From this table, you can draw incredibly valuable conclusions:

  • Query 1: Although its average time is very fast (0.15ms), it's called so many times (nearly 50 million) that it takes up the most total time. The problem might be with caching in the application layer.
  • Query 2: The average time is high (850ms). This is a prime candidate for optimization using the techniques we've learned (checking indexes, joins, etc.).
  • Query 3: The average time is extremely high (5.5 seconds). Even though it's not called often, it has a major impact every time it runs.
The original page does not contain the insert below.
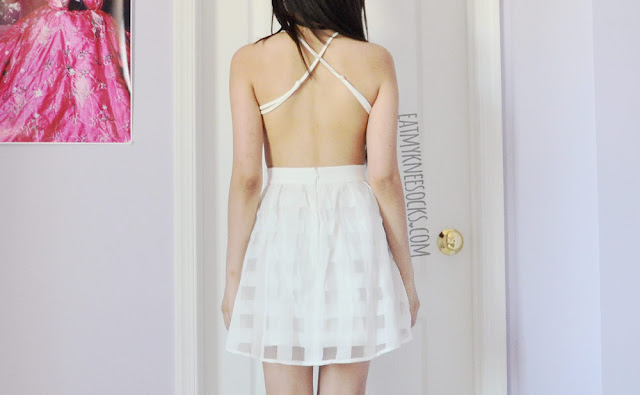 Back view of the gorgeous spaghetti strap backless design on SheIn's gridded organza skater dress.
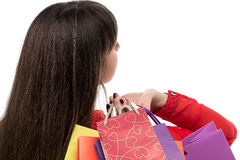 Close-up of long-haired young woman head with colourful shopping Stock Photography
This is the most critical bottleneck and should be prioritized for immediate optimization.

Conclusion:

  • Never optimize based on guesswork.
  • pg_stat_statements is an essential diagnostic tool that gives you a data-driven overview of what is actually happening in your database.
  • By analyzing its results, you can pinpoint the "hot spots" and focus your optimization efforts where they will truly make the biggest impact.